Opponents of independence, who had prevailed in the referendum by 55% to 45%, said such dismal figures proved that a sovereign Scotland would have started life in crisis.
Independence campaign
That was despite repeated assertions during the referendum campaign that oil was not the basis for independence - "it will be a bonus" insisted then First Minister Alex Salmond - but that position was later undermined by former Scottish National Party MSP Andrew Wilson when he chaired an SNP commission investigating the economics of independence.
"We did have oil baked into the numbers and it was indeed a basis," Mr Wilson told the BBC, as he recommended that any future prospectus for independence should not include the talismanic black gold.
Of course that was then and this is now but are we really at the end of the journey?
In Dyce, a suburb of Aberdeen, the Spider's Web is bustling. The pub sits next door to the city's heliport and is known as a waiting room for offshore workers.
It's nearly lunchtime and the place is busy with oilmen - they are all men - savouring their first beer after two or three weeks on the rigs.
There is a lot of talk of wives and girlfriends, of the balance between the reward of another pint and the risk of missing the train home.
Here views about the sustainability of the industry are mixed. One oil worker, who did not want to be identified, fretted about climate change and the need, as he saw it, to diversify away from fossil fuels for the good of the planet.
And yet there is still temptation below the waves.
New fields
A study published in October suggested there could be 17 billion barrels of oil (or the equivalent gas) still to be extracted by 2050, in addition to more than 43 billion barrels recovered since the 1970s.
Oil from BP's Clair Ridge development, west of Shetland, began to flow at the end of last year and the field is expected to remain productive for the next four decades while the energy firm Total recently announced a major gas discovery in the same region.
One drinker, Russell Edwards, 51, says for some people in the pub, decommissioning is a dirty word.
"They are finding more fields," he says. "Exploration is becoming more sophisticated."
He hopes the industry will see him to retirement but as for someone starting out now, "who knows?"
Confidence is to be found, as so often, behind the bar where Lauren Grant, 23, is pulling pints.
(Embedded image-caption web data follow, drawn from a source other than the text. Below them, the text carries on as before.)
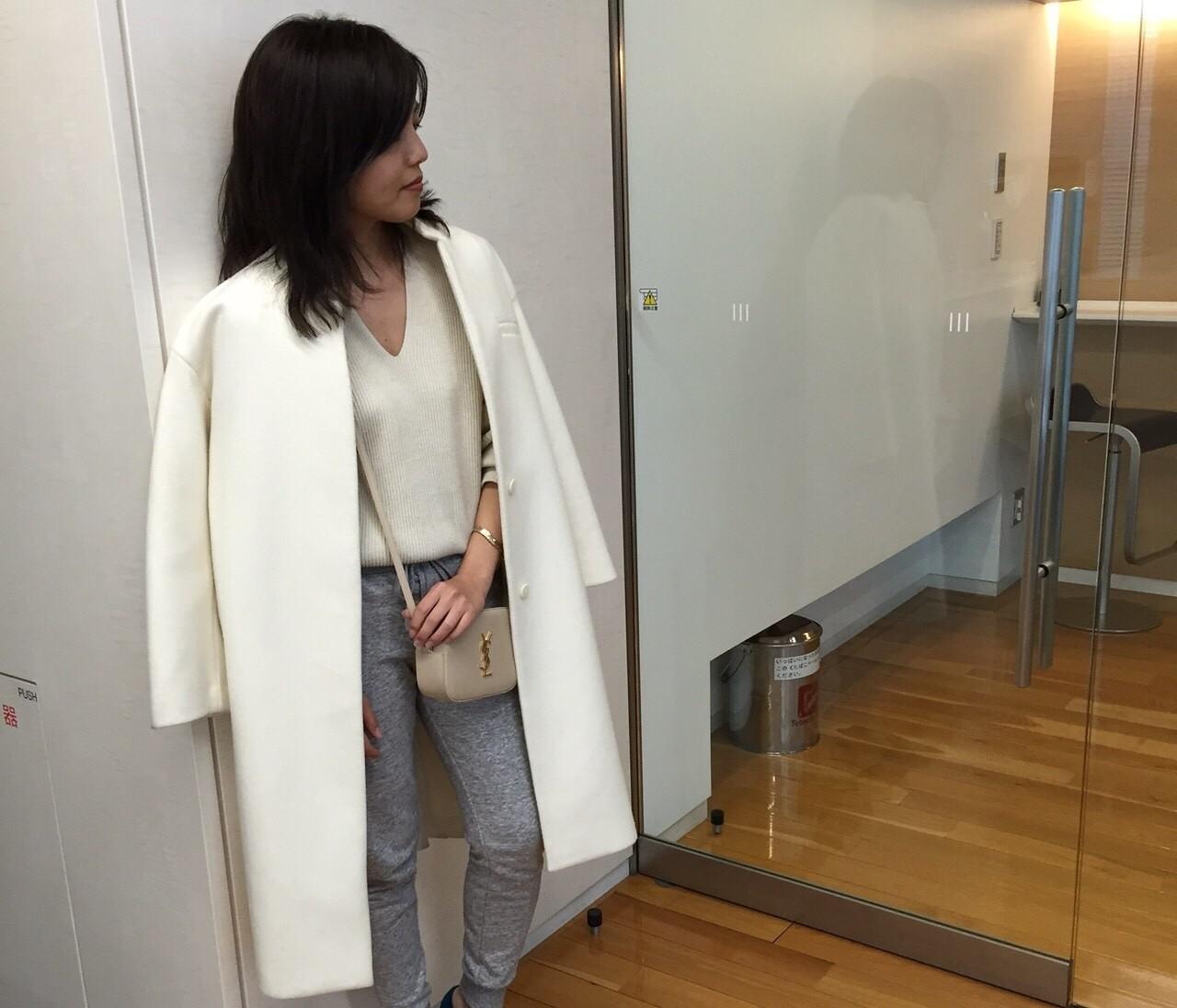 【#OOTD】UNIQLOのスウェットパンツをとびきり女らしく着る方法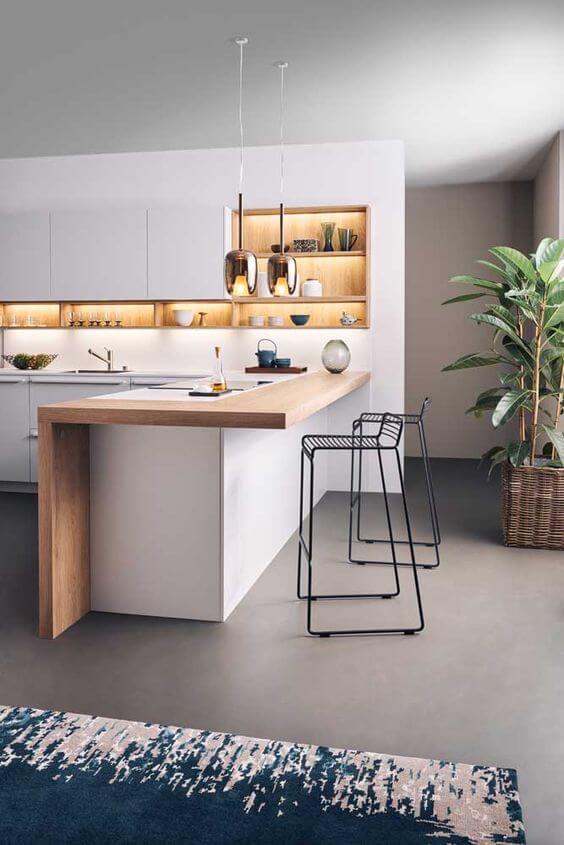 Cozinha clean com pendentes acima da bancada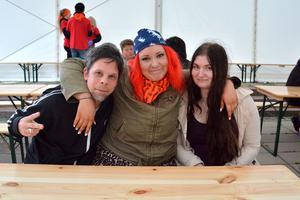 Fredrik Hillerbrand, Natali Norenius och Sanna Norenius kom för att roa sig denna fredagkväll. De hoppas alla på att få höra Nordmans låt Vandraren.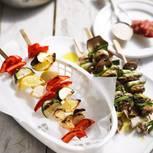Gemüsespieße grillen: Pilz-Spieße und Paprikaspieße auf Tellern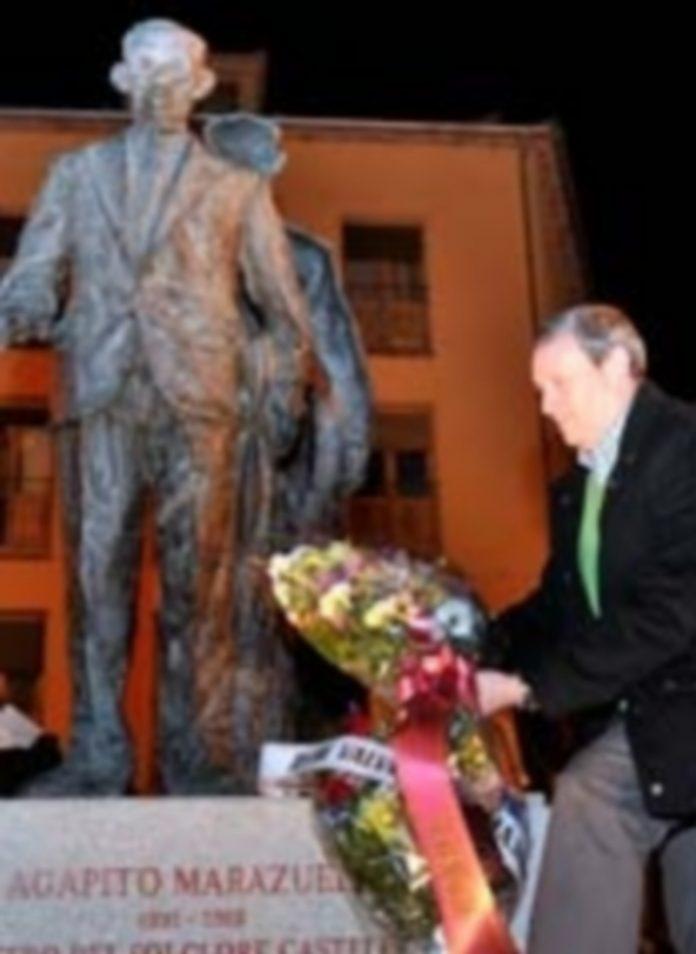 Ofrenda de flores en el homenaje a Agapito Marazuela de 2013. / Kamarero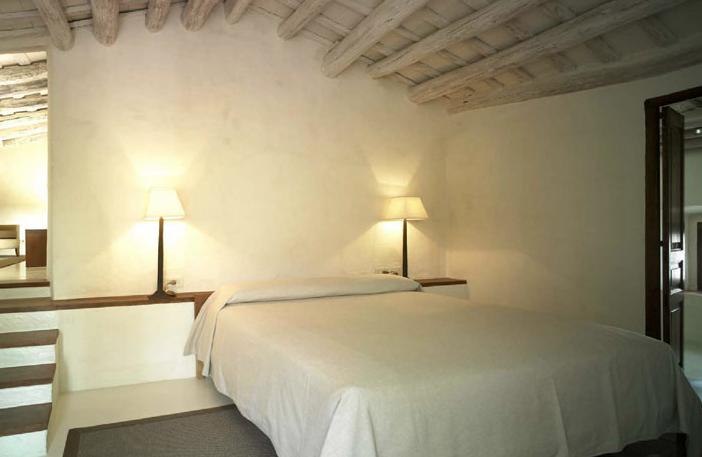 Interiorismo Sandra Tarruella, Hotel del Teatre. Regencós, Girona 2003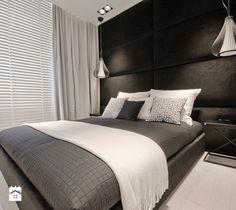 Aranżacje wnętrz - Sypialnia: Średnia sypialnia małżeńska z balkonem / tarasem, styl glamour - Fabryka Wnętrz Alina Szymańska. Przeglądaj, dodawaj i zapisuj najlepsze zdjęcia, pomysły i inspiracje designerskie. W bazie mamy już prawie milion fotografii!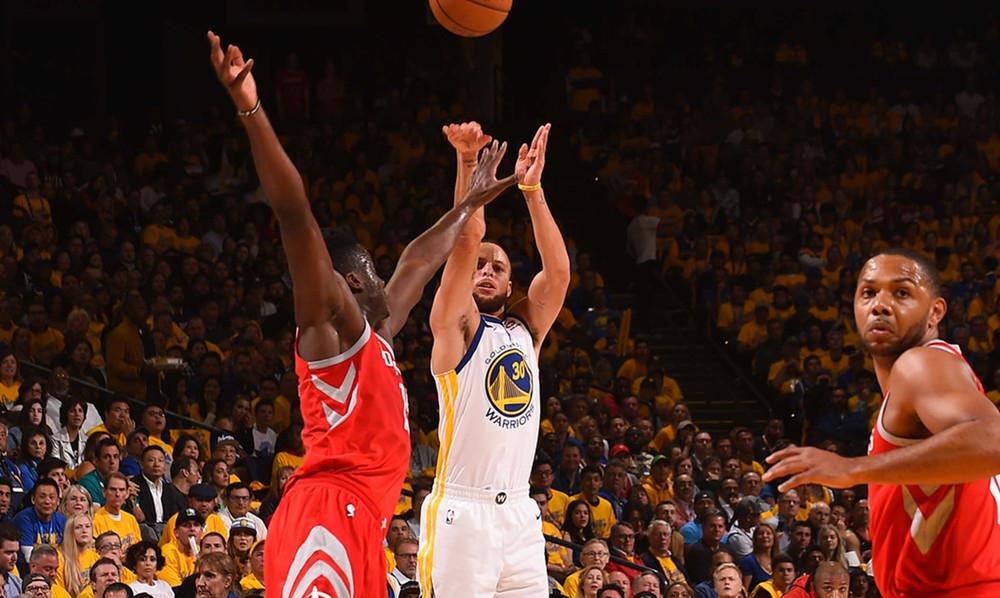 NBA: Ξέσπασε ο Κάρι, διέλυσαν τους Ρόκετς οι Ουόριορς (photos+video)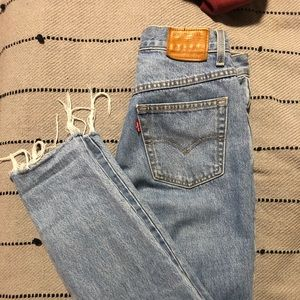 Levis Mom Jean size 27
She has worked at the Spider's Web for five years but now she is heading offshore herself, embarking on a career in oil exploration.
"I think there's a good bit more time in the North Sea," says Ms Grant. "I'm a local girl trying to get into our local industry."
After growing up in Dyce, watching the helicopters fussing to-and-fro, and studying geology at Aberdeen University, she is now about to take the plunge.
"Things are definitely on the up," she says.
And is she looking forward to stopping off in the Spider's Web for a pint when she comes ashore?
"Absolutely," she says, "can't wait."